You can also look at file->options->speed and memory, again especially if you have a slow computer. Increasing the autocomplete thresholds is very often helpful. You can even force autocompletes to only fetch results when you manually ask for them.

Having lots of thumbnails open or downloads running can slow many things down. Check the 'pages' menu to see your current session weight. If it is about 50,000, or you have individual pages with more than 10,000 files or download URLs, try cutting down a bit.

finally - profiles

Lots of my code remains unoptimised for certain situations. My development environment only has a few thousand images and a few million tags. As I write code, I am usually more concerned with getting it to work at all rather than getting it to work fast for every possible scenario. So, if something is running slow for you, but your computer is otherwise working fine, let me know and I can almost always speed it up.

Let me know:

profile is a large block of debug text that lets me know which parts of my code are running slow for you. A profile for a single call looks like this.

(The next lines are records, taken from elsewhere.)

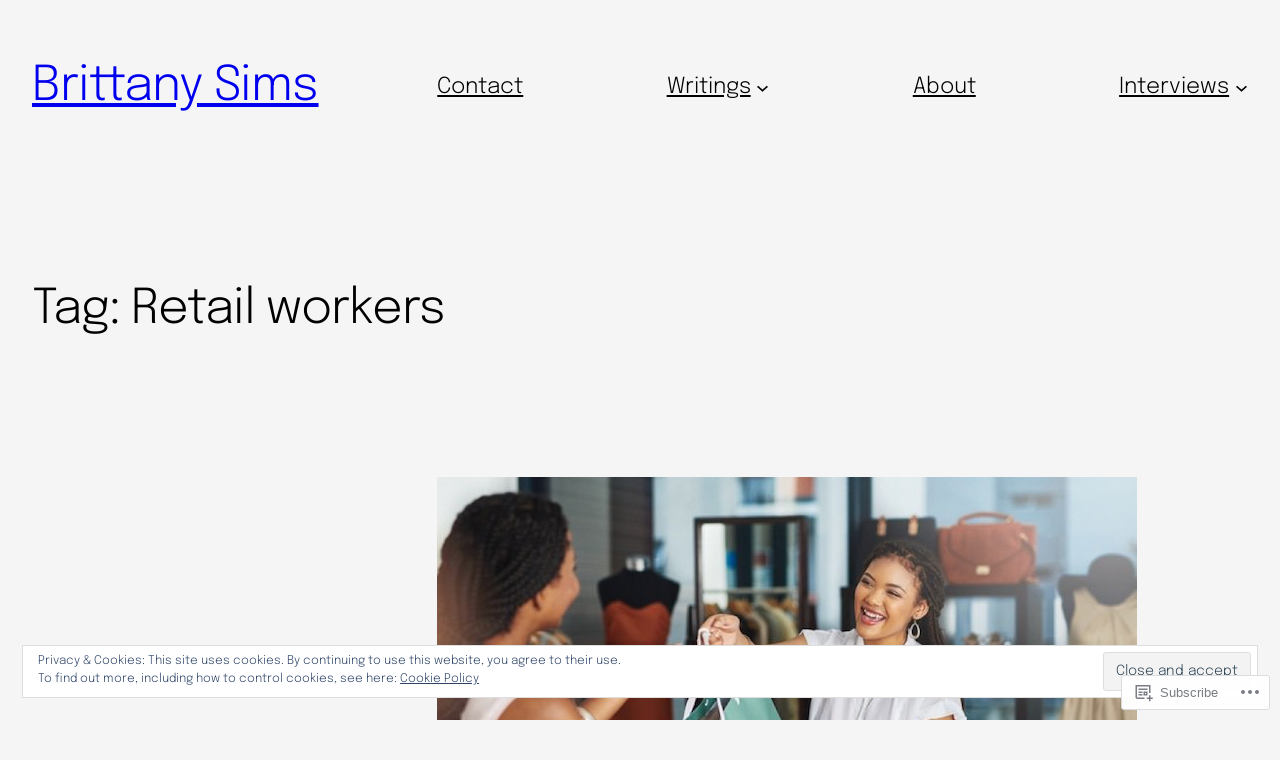

--- FILE ---
content_type: text/css
request_url: https://brittanysimsofficial.com/wp-content/themes/pub/fewer/style.css?m=1738332246i&cssminify=yes
body_size: 144
content:
body{-moz-osx-font-smoothing:grayscale;-webkit-font-smoothing:antialiased}.wp-block-button.is-style-outline>.wp-block-button__link:not(.has-background):hover{background-color:var(--wp--preset--color--secondary);color:var(--wp--preset--color--background);border-color:var(--wp--preset--color--secondary)}.wp-block-table thead{border-bottom:3px solid}.wp-block-table tfoot{border-top:3px solid}.wp-block-table td,
.wp-block-table th{padding:var(--wp--preset--spacing--30);border:1px solid;word-break:normal}.wp-block-table figcaption{font-size:var(--wp--preset--font-size--small);text-align:center}a{text-decoration-thickness:.02em!important;text-underline-offset:.25em}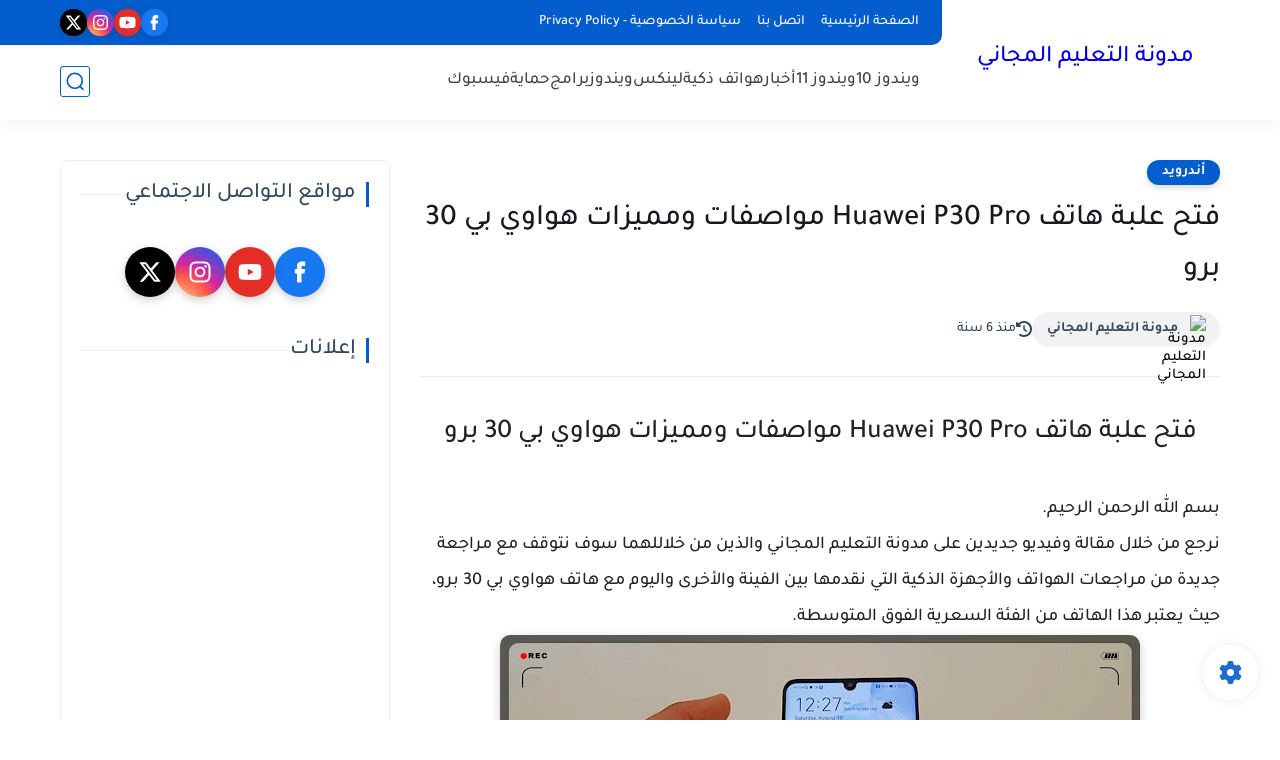

--- FILE ---
content_type: text/html; charset=utf-8
request_url: https://www.google.com/recaptcha/api2/aframe
body_size: 267
content:
<!DOCTYPE HTML><html><head><meta http-equiv="content-type" content="text/html; charset=UTF-8"></head><body><script nonce="ThugiqRJVtATFiDMIH00nw">/** Anti-fraud and anti-abuse applications only. See google.com/recaptcha */ try{var clients={'sodar':'https://pagead2.googlesyndication.com/pagead/sodar?'};window.addEventListener("message",function(a){try{if(a.source===window.parent){var b=JSON.parse(a.data);var c=clients[b['id']];if(c){var d=document.createElement('img');d.src=c+b['params']+'&rc='+(localStorage.getItem("rc::a")?sessionStorage.getItem("rc::b"):"");window.document.body.appendChild(d);sessionStorage.setItem("rc::e",parseInt(sessionStorage.getItem("rc::e")||0)+1);localStorage.setItem("rc::h",'1769200526476');}}}catch(b){}});window.parent.postMessage("_grecaptcha_ready", "*");}catch(b){}</script></body></html>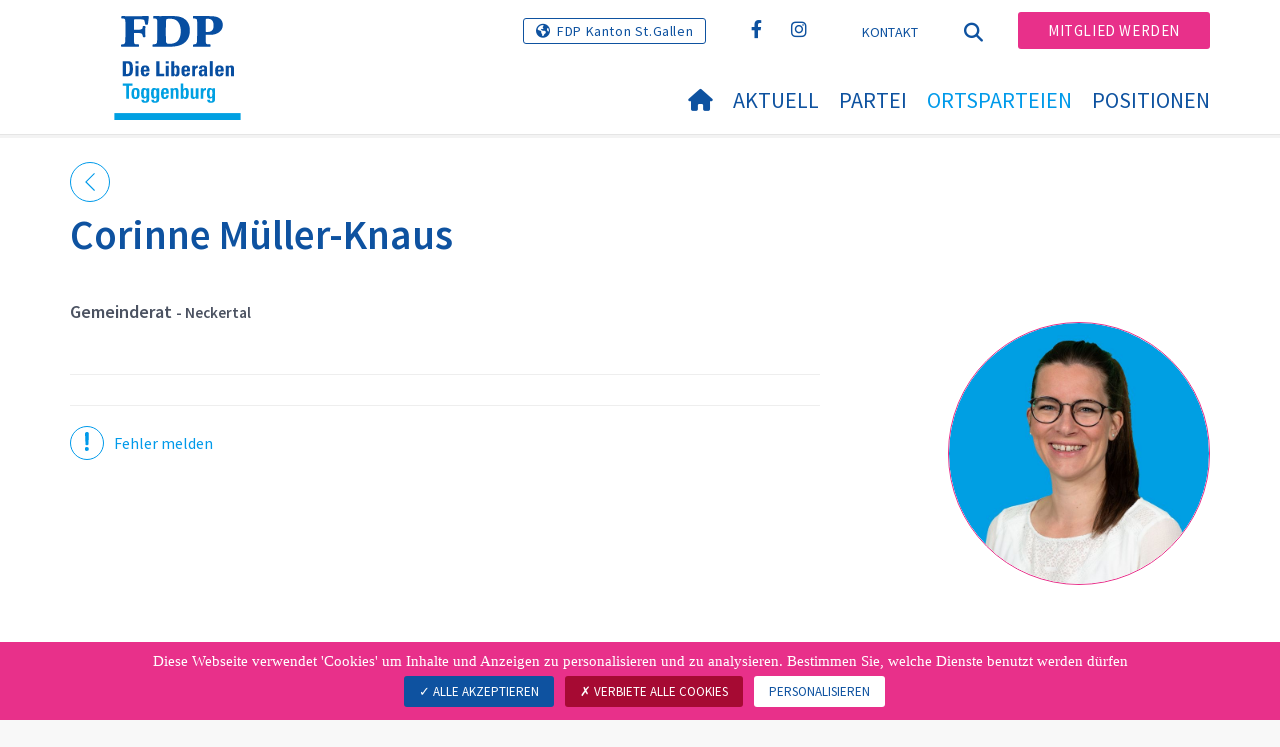

--- FILE ---
content_type: text/html; charset=utf-8
request_url: https://www.fdp-toggenburg.ch/ortsparteien/fdp-neckertal?tx_wngfeusers_members%5Baction%5D=showModal&tx_wngfeusers_members%5Bcontroller%5D=User&tx_wngfeusers_members%5Buser%5D=17191&type=20170330&cHash=baacc7967dd1aa3b7f841c7507572b78
body_size: 817
content:
<div class="bg-color bg-white-border">
    

            <div id="c76520" class="frame frame-default frame-type-list frame-layout-7">
                
                
                    



                
                
                    

    
        <header>
            

    
            <h2 class="">
                <a href="/ortsparteien/fdp-neckertal/personen/vorstand" target="_top">Unsere Behördenmitglieder</a>
            </h2>
        



            



            



        </header>
    



                
                

    
        
<div class="modal-header">
</div>
<div class="modal-body">
	<div class="row">
		<div class="tx-wng-fe-users">
			

  
  <button type="button" class="close" data-dismiss="modal">
    <div></div>
    <div></div>
  </button>

  <div class="col-md-6 col-sm-4">
    
        
          
            <div class="img-member">
              <img alt="Corinne Müller-Knaus" src="https://www.fdp-toggenburg.ch/fileadmin/_processed_/e/9/csm_Mueller-Knaus_Corinne_02_FDP_831c4b1617.jpg" width="720" height="720" />
            </div>
          
        
      
  </div>
  <div class="col-md-6 col-sm-12">
    <h2  class="user-name">Corinne Müller-Knaus</h2>
    
      
        <!--div class="user-canton">Sankt Gallen</div-->
      
    
    <div class="user-title">
      
      
        
          
          
              Gemeinderat
            
          <small> - Neckertal</small>
        
      
    </div>

    <div class="user-description "></div>
    <div class="user-description-additional"></div>
    <hr/>
    <div class="row">
      
        
      
      
      
      
      
      
      
      
      
      
      
      
      
      
    </div>
    <hr/>
    
        <a class="btn btn-default" href="/ortsparteien/fdp-neckertal/personen/members/user/corinne-mueller-knaus">Details sehen</a>
          <script>
          if (!window.modalLoadedViaAjax) {
            // Pas ouvert dans une modal, donc redirection
            window.location.href = '/ortsparteien/fdp-neckertal/personen/members/user/corinne-mueller-knaus';
          }
        </script>
      
  </div>


		</div>
	</div>
</div>
    


                
                    



                
                
                    



                
            </div>

        

</div>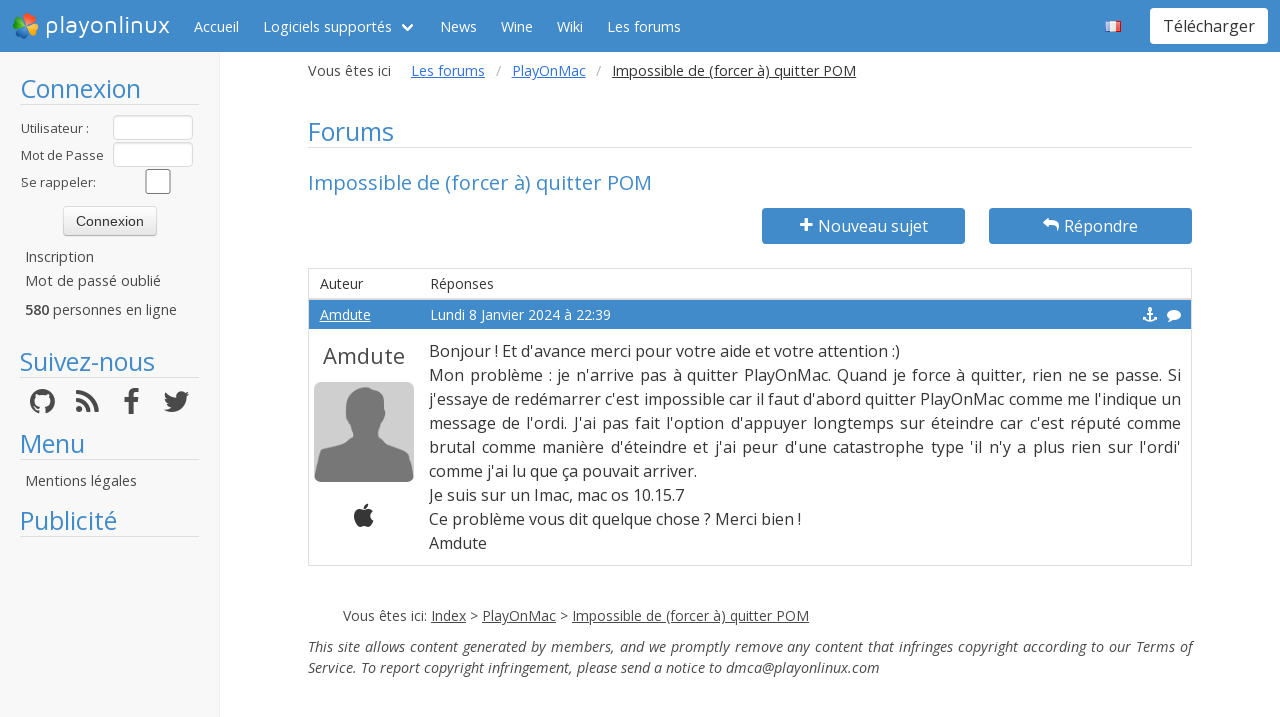

--- FILE ---
content_type: text/html; charset=utf-8
request_url: https://www.google.com/recaptcha/api2/aframe
body_size: 266
content:
<!DOCTYPE HTML><html><head><meta http-equiv="content-type" content="text/html; charset=UTF-8"></head><body><script nonce="pna84ZJnuMTS9TgHAyJhqw">/** Anti-fraud and anti-abuse applications only. See google.com/recaptcha */ try{var clients={'sodar':'https://pagead2.googlesyndication.com/pagead/sodar?'};window.addEventListener("message",function(a){try{if(a.source===window.parent){var b=JSON.parse(a.data);var c=clients[b['id']];if(c){var d=document.createElement('img');d.src=c+b['params']+'&rc='+(localStorage.getItem("rc::a")?sessionStorage.getItem("rc::b"):"");window.document.body.appendChild(d);sessionStorage.setItem("rc::e",parseInt(sessionStorage.getItem("rc::e")||0)+1);localStorage.setItem("rc::h",'1768850163583');}}}catch(b){}});window.parent.postMessage("_grecaptcha_ready", "*");}catch(b){}</script></body></html>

It is very helpful to me to have a profile. You can generate one by going help->debug->xxx profile mode, which tells the client to generate profile information for every subsequent xxx request. This can be spammy, so don't leave it on for a very long time (you can turn it off by hitting the help menu entry again).

For most problems, you probably want db profile mode.

Turn on a profile mode, do the thing that runs slow for you (importing a file, fetching some tags, whatever), and then check your database folder (most likely install_dir/db) for a new 'client profile - DATE.log' file. This file will be filled with several sets of tables with timing information. Please send that whole file to me, or if it is too large, cut what seems important. It should not contain any personal information, but feel free to look through it.